▸ **INSTRUCTIONS FOR THE TASK**
Leaving out all pictures, copy the lines below exactly, from the line with "Beach and Pool" to the last line, both ends included.

▸ **AVAILABLE DATA**
============================================================

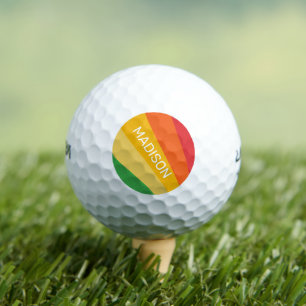 Custom Name Rainbow Colours Golf Balls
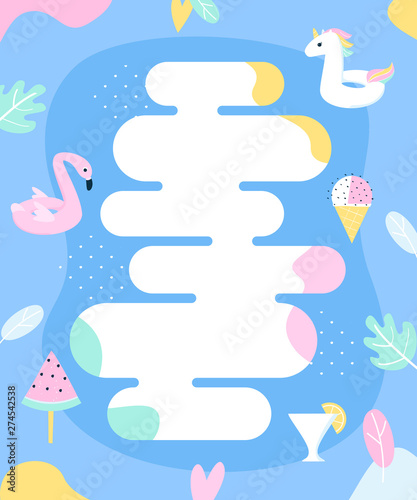 Beach and Pool Party or Holiday. Set of Vector Flyers or Cards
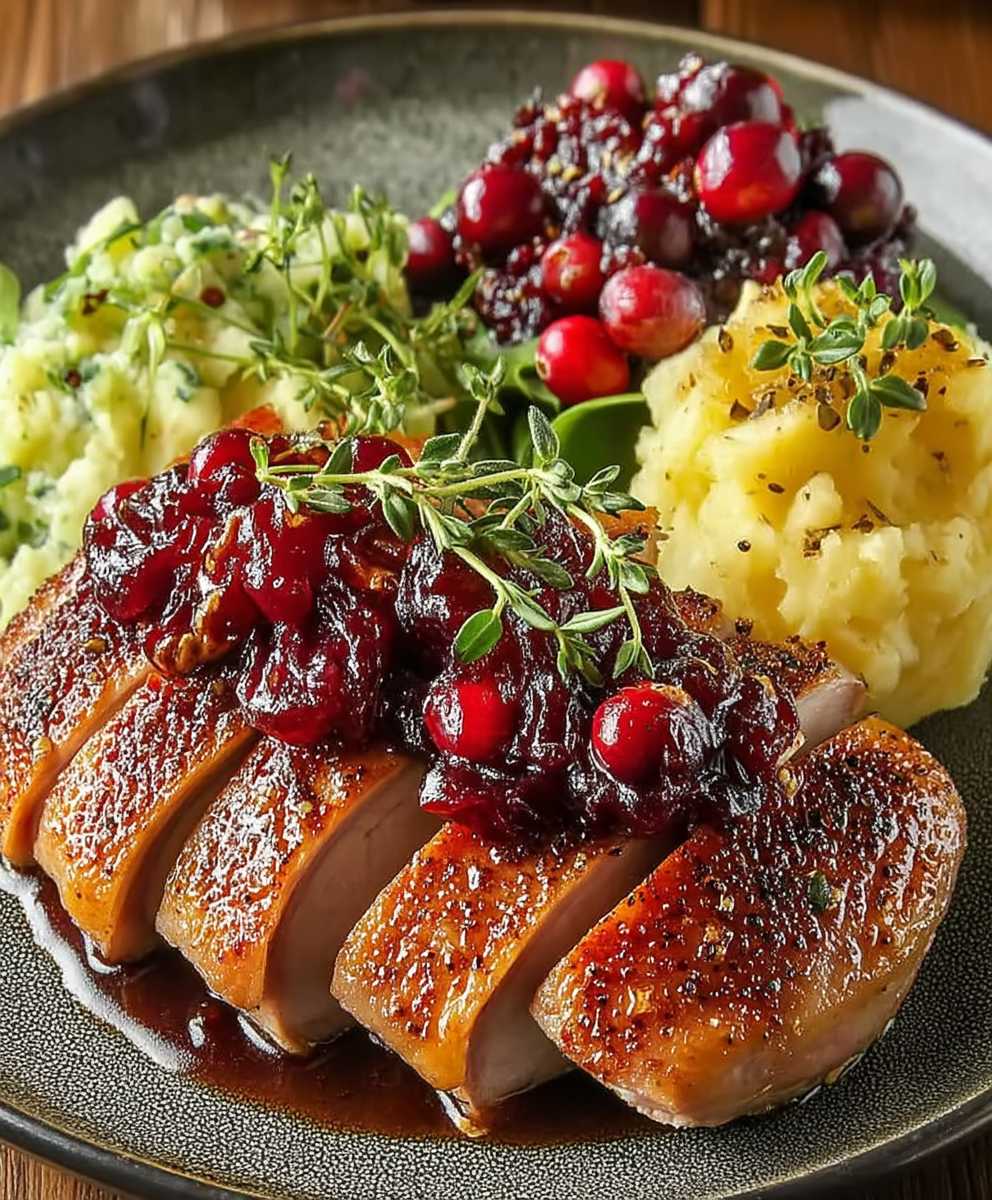 Cranberry Drizzled Duck Breasts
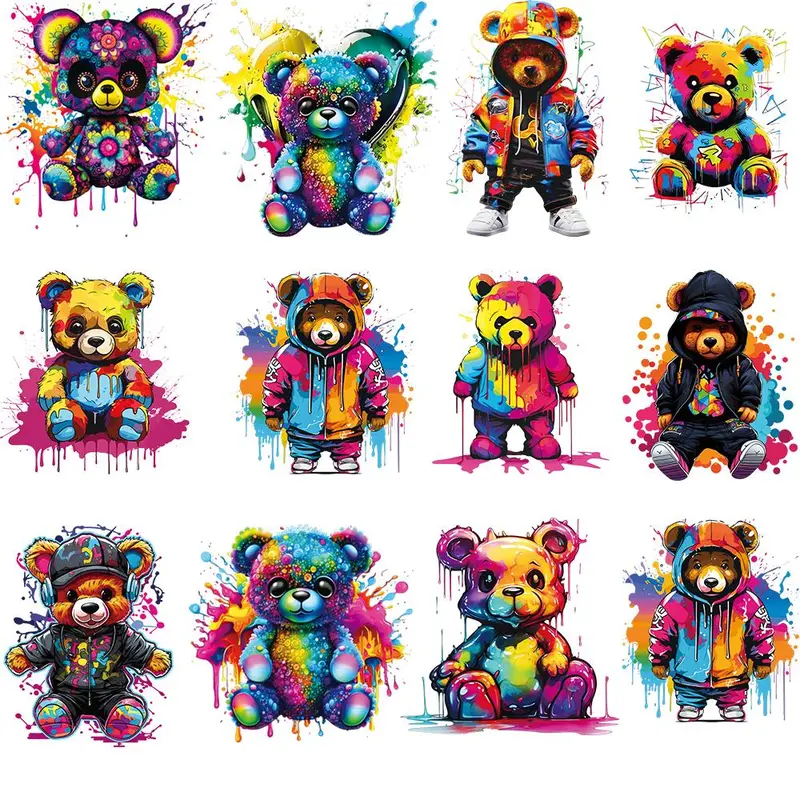 Bear Pattern DTF Transfer Sticker, 12pcs/set DIY Heat Transfer Sticker, Heat Press Sticker for Clothes, DIY Clothing Decoration, Diy Kit, Diy Craft Embellishments, Diy Crafts Supplies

============================================================

▸ **EXERCISE RESULT**
 Beach and Pool Party or Holiday. Set of Vector Flyers or Cards
 Cranberry Drizzled Duck Breasts
 Bear Pattern DTF Transfer Sticker, 12pcs/set DIY Heat Transfer Sticker, Heat Press Sticker for Clothes, DIY Clothing Decoration, Diy Kit, Diy Craft Embellishments, Diy Crafts Supplies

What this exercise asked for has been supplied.